Improved ultrastructural preservation of bioprosthetic tissue.

BACKGROUND AND AIMS OF THE STUDY

Poor ultrastructural tissue preservation of bioprosthetic heart valves is associated with a higher propensity for calcification. In spite of this realization, commercial valve fixation remains suboptimal.

METHODS

In an attempt to maintain tissue integrity through improved cross-linking procedures, transmission electron microscopy and a 21-point damage score were applied to assess the ultrastructural preservation of aortic wall tissue-the main component of contemporary aortic valve bioprostheses. An ideal glutaraldehyde (GA) concentration was assessed by immediate tissue fixation at 4 degrees C comparing 0.2%, 0.5%, 0.65%, 1.0%, 2.0%, 3.0% and 4.0% GA in phosphate-buffered saline (PBS). Subsequently, an optimal concentration of 3.0% GA was used to determine the effect of fixation temperature (4 degrees, 22 degrees and 37 degrees C). Finally, the superior glutaraldehyde concentration (3.0%) and cross-linking temperature (4 degrees C) were used to assess tolerance towards delayed fixation.

RESULTS

When different GA concentrations were used almost identical damage scores of 6.3 and 5.8 were found for 0.2% and 0.65% fixation. The first significant improvement was found at a concentration of 1.0% (score 3.3; p < 0.01) followed by a further improvement at 3.0% (score 2.6; p = 0.05). The optimal fixation temperature was 4 degrees C (3.7) with the worst results obtained at room temperature (score 9.2; p < 0.03).
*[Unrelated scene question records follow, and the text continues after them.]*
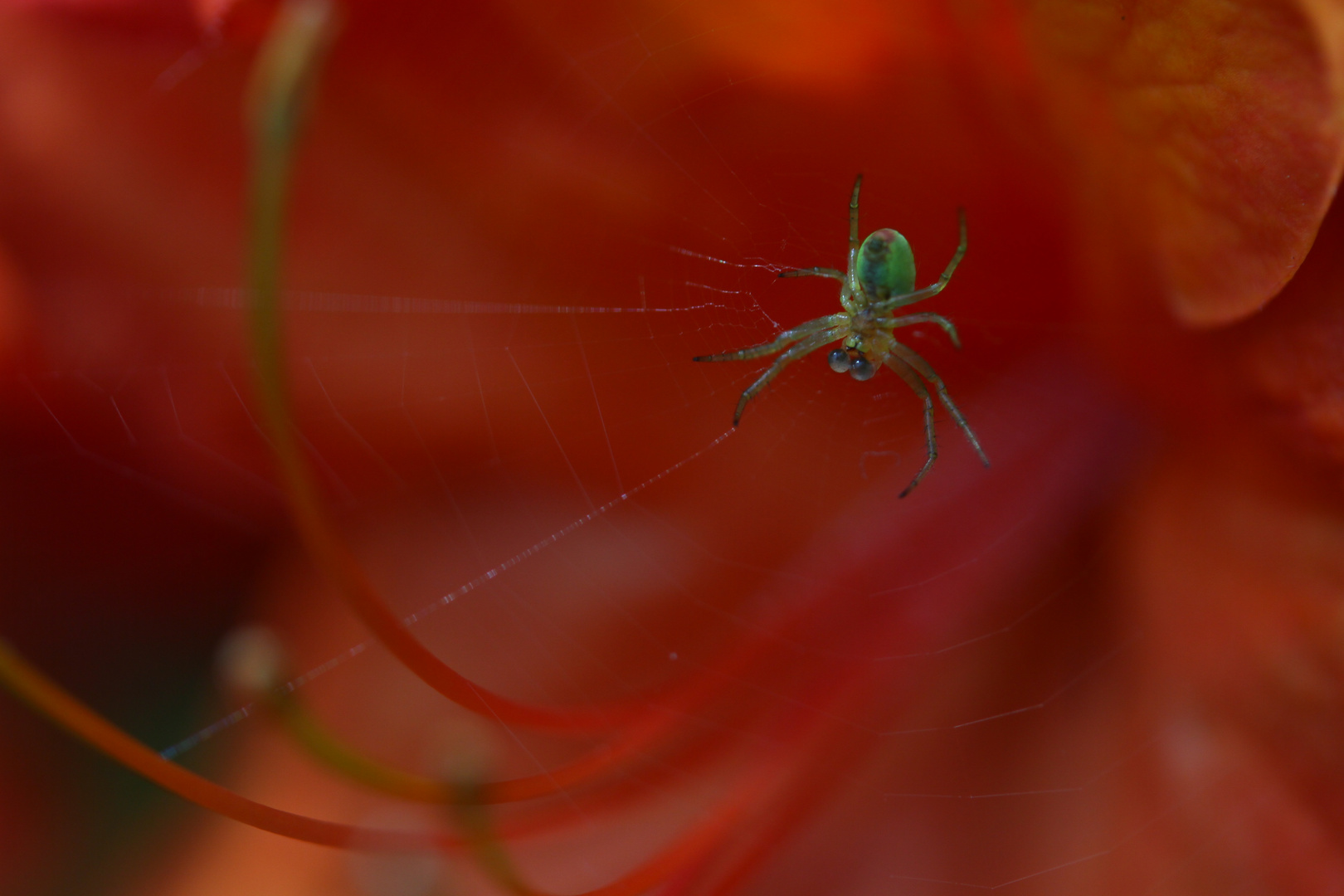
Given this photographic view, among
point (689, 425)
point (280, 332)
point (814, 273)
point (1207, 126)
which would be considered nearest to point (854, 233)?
point (814, 273)

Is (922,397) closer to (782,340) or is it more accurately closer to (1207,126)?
(782,340)

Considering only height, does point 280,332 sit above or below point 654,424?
below

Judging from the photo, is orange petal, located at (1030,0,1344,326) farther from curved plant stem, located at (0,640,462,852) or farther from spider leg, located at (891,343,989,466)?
curved plant stem, located at (0,640,462,852)

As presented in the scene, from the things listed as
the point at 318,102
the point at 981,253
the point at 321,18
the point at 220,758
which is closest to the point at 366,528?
the point at 220,758

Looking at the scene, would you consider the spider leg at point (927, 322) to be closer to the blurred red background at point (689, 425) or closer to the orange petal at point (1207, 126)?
the blurred red background at point (689, 425)

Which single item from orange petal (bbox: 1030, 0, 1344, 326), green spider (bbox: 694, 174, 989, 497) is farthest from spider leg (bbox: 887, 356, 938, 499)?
orange petal (bbox: 1030, 0, 1344, 326)

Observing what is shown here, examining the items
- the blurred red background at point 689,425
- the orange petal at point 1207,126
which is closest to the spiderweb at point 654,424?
the blurred red background at point 689,425
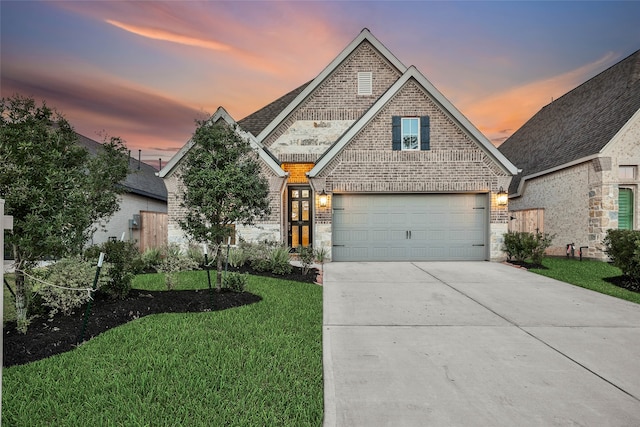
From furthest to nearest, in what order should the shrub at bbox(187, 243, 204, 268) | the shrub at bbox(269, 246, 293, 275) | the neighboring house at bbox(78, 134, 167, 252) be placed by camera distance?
1. the neighboring house at bbox(78, 134, 167, 252)
2. the shrub at bbox(187, 243, 204, 268)
3. the shrub at bbox(269, 246, 293, 275)

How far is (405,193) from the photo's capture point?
13078 mm

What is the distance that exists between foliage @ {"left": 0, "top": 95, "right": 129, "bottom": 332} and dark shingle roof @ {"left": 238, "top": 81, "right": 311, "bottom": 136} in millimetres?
10841

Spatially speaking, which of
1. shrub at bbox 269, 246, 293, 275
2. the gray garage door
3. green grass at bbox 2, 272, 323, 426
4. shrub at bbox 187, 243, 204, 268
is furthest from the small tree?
the gray garage door

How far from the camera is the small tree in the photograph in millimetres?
6750

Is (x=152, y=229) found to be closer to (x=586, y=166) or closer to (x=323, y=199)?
(x=323, y=199)

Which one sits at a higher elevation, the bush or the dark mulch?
the bush

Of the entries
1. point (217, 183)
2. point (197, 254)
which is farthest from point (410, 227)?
point (217, 183)

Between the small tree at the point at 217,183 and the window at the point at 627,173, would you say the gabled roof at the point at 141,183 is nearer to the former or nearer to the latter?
the small tree at the point at 217,183

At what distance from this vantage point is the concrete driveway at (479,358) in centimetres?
301

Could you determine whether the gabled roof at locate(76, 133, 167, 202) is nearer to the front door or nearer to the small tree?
the front door

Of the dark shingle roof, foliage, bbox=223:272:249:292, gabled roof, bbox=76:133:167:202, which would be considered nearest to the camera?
foliage, bbox=223:272:249:292

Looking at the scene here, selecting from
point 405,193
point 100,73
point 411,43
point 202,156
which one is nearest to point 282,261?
point 202,156

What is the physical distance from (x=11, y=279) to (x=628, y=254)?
16179 millimetres

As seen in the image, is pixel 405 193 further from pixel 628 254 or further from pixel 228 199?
pixel 228 199
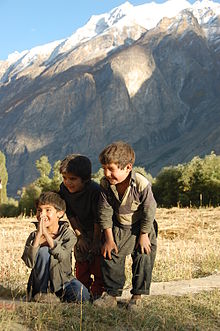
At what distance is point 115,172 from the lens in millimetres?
4371

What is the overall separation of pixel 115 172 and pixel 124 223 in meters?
0.53

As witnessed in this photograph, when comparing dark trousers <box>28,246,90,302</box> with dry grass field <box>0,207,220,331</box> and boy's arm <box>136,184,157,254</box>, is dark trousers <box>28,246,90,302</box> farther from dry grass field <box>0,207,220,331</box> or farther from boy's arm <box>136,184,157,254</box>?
boy's arm <box>136,184,157,254</box>

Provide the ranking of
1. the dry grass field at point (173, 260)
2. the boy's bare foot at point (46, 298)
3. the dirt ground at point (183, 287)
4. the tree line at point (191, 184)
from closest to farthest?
the boy's bare foot at point (46, 298) → the dirt ground at point (183, 287) → the dry grass field at point (173, 260) → the tree line at point (191, 184)

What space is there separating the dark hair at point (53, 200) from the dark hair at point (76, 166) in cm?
25

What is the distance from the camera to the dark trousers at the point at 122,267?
14.7ft

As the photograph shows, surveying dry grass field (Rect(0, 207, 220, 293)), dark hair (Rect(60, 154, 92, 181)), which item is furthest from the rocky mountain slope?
dark hair (Rect(60, 154, 92, 181))

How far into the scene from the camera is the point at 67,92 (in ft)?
615

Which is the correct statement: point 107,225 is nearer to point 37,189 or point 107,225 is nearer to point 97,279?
point 97,279

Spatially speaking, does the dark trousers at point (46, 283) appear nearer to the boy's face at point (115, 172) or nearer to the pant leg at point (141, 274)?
the pant leg at point (141, 274)

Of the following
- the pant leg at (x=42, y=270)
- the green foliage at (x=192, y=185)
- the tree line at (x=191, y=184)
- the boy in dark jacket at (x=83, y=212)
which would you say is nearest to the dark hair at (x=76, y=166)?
the boy in dark jacket at (x=83, y=212)

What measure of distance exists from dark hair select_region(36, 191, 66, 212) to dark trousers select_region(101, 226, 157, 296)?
0.61 metres

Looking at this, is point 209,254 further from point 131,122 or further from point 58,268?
point 131,122

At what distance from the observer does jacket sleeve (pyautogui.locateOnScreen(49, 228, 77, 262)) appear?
4.51m

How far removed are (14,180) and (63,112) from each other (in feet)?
108
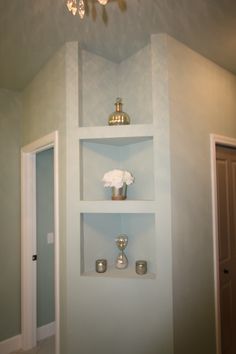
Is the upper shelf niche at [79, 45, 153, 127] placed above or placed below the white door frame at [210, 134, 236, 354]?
above

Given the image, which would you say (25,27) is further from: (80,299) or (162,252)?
(80,299)

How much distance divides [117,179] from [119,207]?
0.19 m

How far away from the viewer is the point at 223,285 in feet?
6.87

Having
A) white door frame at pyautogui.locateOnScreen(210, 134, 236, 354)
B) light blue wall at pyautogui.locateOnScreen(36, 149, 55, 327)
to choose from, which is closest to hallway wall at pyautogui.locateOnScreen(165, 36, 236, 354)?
white door frame at pyautogui.locateOnScreen(210, 134, 236, 354)

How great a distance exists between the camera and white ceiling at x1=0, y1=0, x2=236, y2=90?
136 cm

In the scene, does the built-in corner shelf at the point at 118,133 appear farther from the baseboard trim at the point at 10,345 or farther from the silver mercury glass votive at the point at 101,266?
the baseboard trim at the point at 10,345

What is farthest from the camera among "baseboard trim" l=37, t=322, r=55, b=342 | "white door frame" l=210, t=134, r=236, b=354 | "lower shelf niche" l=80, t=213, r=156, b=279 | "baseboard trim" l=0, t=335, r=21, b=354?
"baseboard trim" l=37, t=322, r=55, b=342

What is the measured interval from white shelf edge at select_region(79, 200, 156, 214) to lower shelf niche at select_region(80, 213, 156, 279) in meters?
0.11

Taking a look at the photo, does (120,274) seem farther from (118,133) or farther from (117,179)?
(118,133)

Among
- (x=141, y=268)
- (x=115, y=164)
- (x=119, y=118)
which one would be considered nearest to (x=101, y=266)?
(x=141, y=268)

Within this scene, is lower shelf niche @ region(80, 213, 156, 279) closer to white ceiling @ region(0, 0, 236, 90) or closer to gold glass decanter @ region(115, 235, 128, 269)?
gold glass decanter @ region(115, 235, 128, 269)

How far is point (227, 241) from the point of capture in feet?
7.17

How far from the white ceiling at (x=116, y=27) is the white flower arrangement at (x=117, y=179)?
3.07ft

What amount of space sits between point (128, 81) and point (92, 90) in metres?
0.30
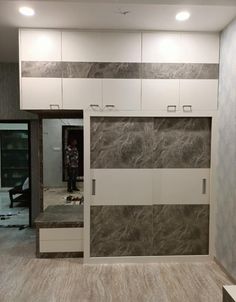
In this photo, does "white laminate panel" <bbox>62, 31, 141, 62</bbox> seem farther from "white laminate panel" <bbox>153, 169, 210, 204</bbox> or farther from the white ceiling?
"white laminate panel" <bbox>153, 169, 210, 204</bbox>

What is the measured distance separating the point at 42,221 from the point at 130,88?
6.58ft

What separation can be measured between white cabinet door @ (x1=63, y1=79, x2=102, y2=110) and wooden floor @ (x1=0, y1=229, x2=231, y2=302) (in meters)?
1.94

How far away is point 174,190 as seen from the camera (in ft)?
11.3

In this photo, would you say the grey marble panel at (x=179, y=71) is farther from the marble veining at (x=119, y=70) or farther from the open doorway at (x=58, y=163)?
the open doorway at (x=58, y=163)

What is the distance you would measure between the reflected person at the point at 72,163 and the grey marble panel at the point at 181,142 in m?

When fixation was delayed, the most significant damage occurred during the initial 30 min after slaughter (from 2.3 to 7.4; p < 0.02) followed by another significant deterioration between 4 and 16 h (from 5.6 to 9.7; p < 0.02).

CONCLUSIONS

In summary, the prerequisites for an ideal ultrastructural preservation of bioprosthetic aortic wall tissue are immediate fixation (within 30 min), high GA concentrations (> 1.0%) and cold-temperature fixation (4 degrees C).